Spatial relationship records:
/---

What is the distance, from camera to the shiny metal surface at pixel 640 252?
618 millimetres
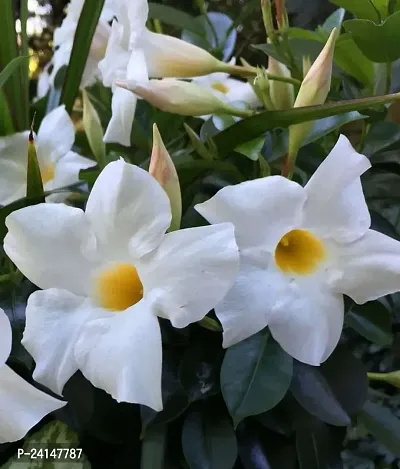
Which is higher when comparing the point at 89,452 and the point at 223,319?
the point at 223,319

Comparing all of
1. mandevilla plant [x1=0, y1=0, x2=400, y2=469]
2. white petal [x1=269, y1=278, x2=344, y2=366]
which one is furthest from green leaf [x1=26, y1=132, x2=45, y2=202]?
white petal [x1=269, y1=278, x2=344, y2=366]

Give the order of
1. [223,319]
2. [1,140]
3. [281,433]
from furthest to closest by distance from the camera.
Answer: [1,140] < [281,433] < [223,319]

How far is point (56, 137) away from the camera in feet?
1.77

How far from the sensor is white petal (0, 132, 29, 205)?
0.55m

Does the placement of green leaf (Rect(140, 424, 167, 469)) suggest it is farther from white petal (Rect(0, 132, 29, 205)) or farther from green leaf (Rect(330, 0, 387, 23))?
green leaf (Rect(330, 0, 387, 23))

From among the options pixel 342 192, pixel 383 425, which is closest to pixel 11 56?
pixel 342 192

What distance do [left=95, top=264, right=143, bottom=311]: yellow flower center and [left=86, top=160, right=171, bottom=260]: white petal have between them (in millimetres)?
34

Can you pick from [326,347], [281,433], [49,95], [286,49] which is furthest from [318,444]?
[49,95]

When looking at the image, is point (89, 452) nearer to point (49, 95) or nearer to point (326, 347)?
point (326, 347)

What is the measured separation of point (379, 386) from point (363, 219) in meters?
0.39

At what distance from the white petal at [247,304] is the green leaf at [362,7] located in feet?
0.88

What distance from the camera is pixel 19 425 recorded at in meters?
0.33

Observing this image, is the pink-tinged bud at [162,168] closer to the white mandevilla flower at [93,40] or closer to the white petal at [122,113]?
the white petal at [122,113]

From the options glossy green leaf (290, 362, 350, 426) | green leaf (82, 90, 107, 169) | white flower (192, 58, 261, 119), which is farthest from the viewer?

\---

CHALLENGE –
Rewrite all of the lines above with "camera" swapped for "lens" and everything else unchanged. Omit the pictures from your answer.

WORKED ANSWER –
What is the distance, from lens to the shiny metal surface at pixel 640 252?
618 millimetres
Which is higher when comparing the point at 89,452 and the point at 223,319?
the point at 223,319

Comparing all of
1. mandevilla plant [x1=0, y1=0, x2=400, y2=469]
2. white petal [x1=269, y1=278, x2=344, y2=366]
which one is furthest from green leaf [x1=26, y1=132, x2=45, y2=202]?
white petal [x1=269, y1=278, x2=344, y2=366]

Give the order of
1. [223,319]
2. [1,140]
3. [281,433]
from furthest to closest by distance from the lens.
Answer: [1,140] < [281,433] < [223,319]

How far is point (56, 137) away from the lens in feet?
1.77

How far from the sensor is white petal (0, 132, 29, 205)?
0.55m

Does the placement of green leaf (Rect(140, 424, 167, 469)) suggest it is farther from white petal (Rect(0, 132, 29, 205)) or farther from green leaf (Rect(330, 0, 387, 23))?
green leaf (Rect(330, 0, 387, 23))

From among the options pixel 342 192, pixel 383 425, which is closest to pixel 11 56?
pixel 342 192

What distance do [left=95, top=264, right=143, bottom=311]: yellow flower center and [left=86, top=160, right=171, bottom=260]: white petal have between them (in millimetres)?
34

Can you pick from [326,347], [281,433], [49,95], [286,49] which is furthest from [318,444]?
[49,95]

When looking at the image, is point (89, 452) nearer to point (49, 95) or nearer to point (326, 347)?
point (326, 347)

What is the measured separation of point (379, 386) from point (363, 219) in meters?
0.39

At what distance from the white petal at [247,304] is the green leaf at [362,7] located in feet?
0.88

What distance from the lens is pixel 19 425 recorded at in meters?
0.33

Observing this image, is the pink-tinged bud at [162,168] closer to the white mandevilla flower at [93,40] or closer to the white petal at [122,113]?
the white petal at [122,113]

From the options glossy green leaf (290, 362, 350, 426) | green leaf (82, 90, 107, 169) | white flower (192, 58, 261, 119), which is farthest from the viewer?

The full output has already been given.